**Perguntas**
1 - Responda com base no texto sobre Paulo Freire:
(a) Em que ano Paulo Freire faria 100 anos?
(b) De que o subtítulo chama Paulo Freire?
(c) Por quais grupos o legado de Paulo Freire é atacado?
2 - Reproduza sem alterações uma parte do texto sobre Paulo Freire. Comece nas palavras "O educador Paulo" e pare depois de "radicais e conservadores.".

É preciso ler Paulo Freire - Carlos Eduardo Cardozo

No centenário do patrono da educação brasileira, suas ideias continuam atuais e urgentes diante de um país dividido e com a democracia ameaçada.

Carlos Eduardo Cardozo (Cadu)*




    O educador Paulo Freire, um dos mais importantes intelectuais brasileiros, com enorme reconhecimento internacional, faria, em 2021, 100 anos. Suas ideias, ainda hoje, permanecem vivas e atuaisMuitas atividades e escritos em sua homenagem têm sido organizados, alguns, inclusive, em defesa do seu legado, atacado por grupos radicais e conservadores.

**Dados fornecidos**
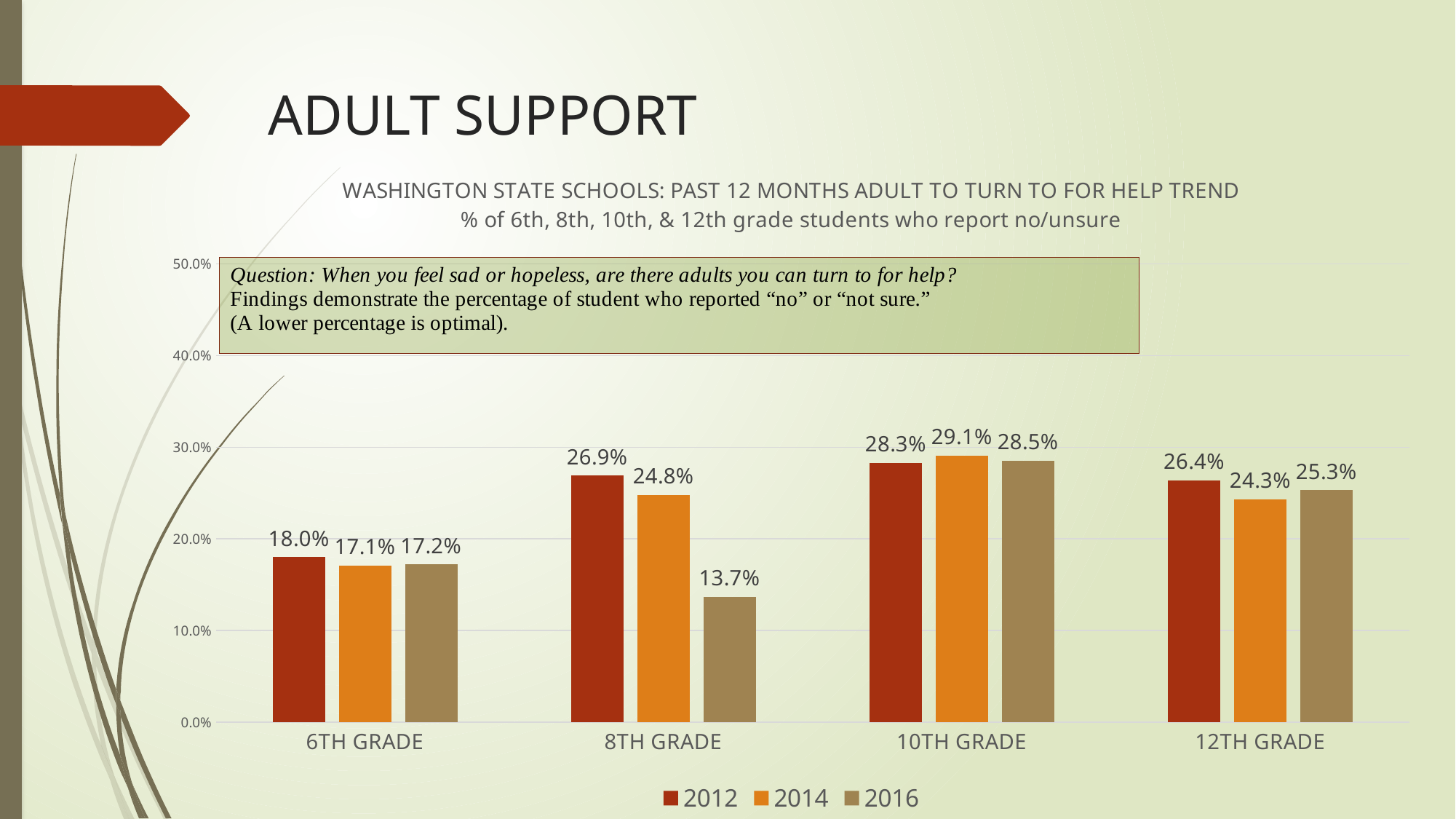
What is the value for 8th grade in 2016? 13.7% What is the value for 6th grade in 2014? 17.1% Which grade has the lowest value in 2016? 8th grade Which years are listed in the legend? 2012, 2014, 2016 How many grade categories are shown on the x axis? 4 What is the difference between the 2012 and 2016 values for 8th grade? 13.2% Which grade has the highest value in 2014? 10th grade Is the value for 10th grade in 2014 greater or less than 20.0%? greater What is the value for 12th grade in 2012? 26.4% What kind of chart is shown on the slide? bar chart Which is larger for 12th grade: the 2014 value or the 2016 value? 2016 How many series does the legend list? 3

**Respostas**
1 -
(a) Em 2021.
(b) De patrono da educação brasileira.
(c) Por grupos radicais e conservadores.

2 -
O educador Paulo Freire, um dos mais importantes intelectuais brasileiros, com enorme reconhecimento internacional, faria, em 2021, 100 anos. Suas ideias, ainda hoje, permanecem vivas e atuaisMuitas atividades e escritos em sua homenagem têm sido organizados, alguns, inclusive, em defesa do seu legado, atacado por grupos radicais e conservadores.